Nearly all discussion of campaign reform has been limited to ideas for reducing the influence of money in elections. Better reporting requirements, especially of what is called “dark money,” are worth pursuing, but the Supreme Court has left little room for restricting the amount of money spent on elections. The court allowed restrictions on what a candidate can raise from a single source but has held that there can be no limit on independent expenditures not coordinated with a candidate’s campaign. The bizarre result is that candidates are at a disadvantage in defining their own messages compared to interlopers who can spend whatever they please.

I hope that the Supreme Court will overrule its current jurisprudence on the financing of elections, but I am not optimistic that this will happen in the foreseeable future. So, I think it would be more fruitful for reform-minded citizens to redirect their attention from the financing of elections to a more promising, and I think more important, subject: how political campaigns are conducted.

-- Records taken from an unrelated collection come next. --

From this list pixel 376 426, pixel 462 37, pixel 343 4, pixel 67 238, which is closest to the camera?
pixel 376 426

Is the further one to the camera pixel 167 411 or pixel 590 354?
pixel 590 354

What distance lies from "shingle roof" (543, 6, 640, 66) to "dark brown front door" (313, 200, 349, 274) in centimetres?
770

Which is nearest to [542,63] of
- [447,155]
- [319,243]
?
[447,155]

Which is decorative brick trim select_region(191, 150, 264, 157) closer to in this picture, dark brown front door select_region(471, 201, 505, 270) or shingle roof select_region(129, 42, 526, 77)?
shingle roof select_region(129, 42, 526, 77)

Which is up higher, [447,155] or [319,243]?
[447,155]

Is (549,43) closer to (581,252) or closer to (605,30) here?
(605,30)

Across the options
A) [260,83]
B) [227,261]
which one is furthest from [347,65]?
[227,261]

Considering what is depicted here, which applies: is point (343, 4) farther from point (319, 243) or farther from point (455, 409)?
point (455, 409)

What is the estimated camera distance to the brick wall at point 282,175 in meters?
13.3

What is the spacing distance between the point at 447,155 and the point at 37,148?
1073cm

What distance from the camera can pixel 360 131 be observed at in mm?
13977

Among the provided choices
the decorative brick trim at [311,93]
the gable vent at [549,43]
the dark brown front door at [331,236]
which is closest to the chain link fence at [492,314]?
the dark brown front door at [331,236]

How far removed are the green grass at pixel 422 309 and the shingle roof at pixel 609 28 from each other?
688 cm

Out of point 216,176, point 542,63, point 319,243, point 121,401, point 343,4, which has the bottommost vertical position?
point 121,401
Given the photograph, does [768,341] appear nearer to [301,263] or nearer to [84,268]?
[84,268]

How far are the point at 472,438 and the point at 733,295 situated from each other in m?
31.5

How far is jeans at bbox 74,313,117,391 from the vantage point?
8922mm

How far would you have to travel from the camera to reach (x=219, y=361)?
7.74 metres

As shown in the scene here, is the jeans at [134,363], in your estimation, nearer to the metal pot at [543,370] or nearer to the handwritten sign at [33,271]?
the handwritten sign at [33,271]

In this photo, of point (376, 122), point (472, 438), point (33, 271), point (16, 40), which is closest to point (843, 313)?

Whatever their cost, modern campaigns are miserable affairs, so vapid that they deprive voters of the ability to make informed decisions about the nation’s future. They are almost entirely lacking in substance, and consist of short bursts of messaging in 30-second commercials, tweets and telemarketing calls. It is impossible to present serious policy ideas, for example about the economy or health care, in short bursts. What can be done effectively in very few words are personal attacks on the character and motives of opponents. Such attacks constitute the essence of modern campaigns.

What are called “debates” are supposed to be forums for candidates to present contrasting opinions on important subjects. However, most debates share the same characteristics as campaign advertising: They consist of brief fragments of time, typically two minutes or so, to answer whatever the questioner asks. Some questions have seemed designed more to showcase the panelist’s cleverness than to plumb the candidates’ positions. One panelist asked whether candidates prefer Coke or Pepsi.

Any politician can dance around any subject for two minutes, and all candidates are happy to rely on preplanned sound bites: “Senator, you’re no Jack Kennedy.” What candidates want to avoid is answering hard questions where answers will lose votes.

But it is just such hard questions that should be answered if voters are to make informed decisions.

The key to improving the content of campaigns is to provide longer periods of time for candidates to address important issues. These extended time periods would supplement, not substitute for the current short burst campaigning. There is no constitutional way to abolish tweets and 30-second commercials. But longer periods would give voters better understanding of the issues. Here are three ideas for reforming the content of campaigns.

1. Last January, Washington University invited Missouri likely Senate nominees Claire McCaskill and Josh Hawley to appear on campus for one-hour, back-to-back interviews in which the two candidates would respond to substantially the same questions. Jim Lehrer, formerly of “The PBS NewsHour,” agreed to be the questioner. In a non-combative setting, each candidate in turn would address subjects important to the country. As far as I know, the invitation still stands.

2. For an hour and a half, candidates could share the same stage, alternating 15-minute segments where they could address subjects of their choice. The only role of the moderator would be to act as timekeeper. This format would permit the candidates to select their own issues, and the allotted time periods would approximate the sort of debate typical in the Senate.

3. In the weeks immediately before elections, radio and TV stations could offer candidates time blocs of 10-15 minutes to address voters.

These are three ideas with the common objective of moving campaigns beyond 30-second hit jobs toward more extended focus on substantive issues. No doubt others will have better ideas for serving the same objective. Bar associations, in particular, may be an excellent source for developing better formats for campaigns, because court rules exist to focus controversies on relevant points.

Would that campaign finance reform could happen. I don’t think that Supreme Court decisions make that possible. What is possible, and would greatly improve the quality of campaigns, would be to create formats where candidates would receive blocs of time to address important issues. That is a result that is possible to achieve and an objective that is worth pursuing.

John Danforth was a Republican U.S. senator from Missouri from 1976 to 1995.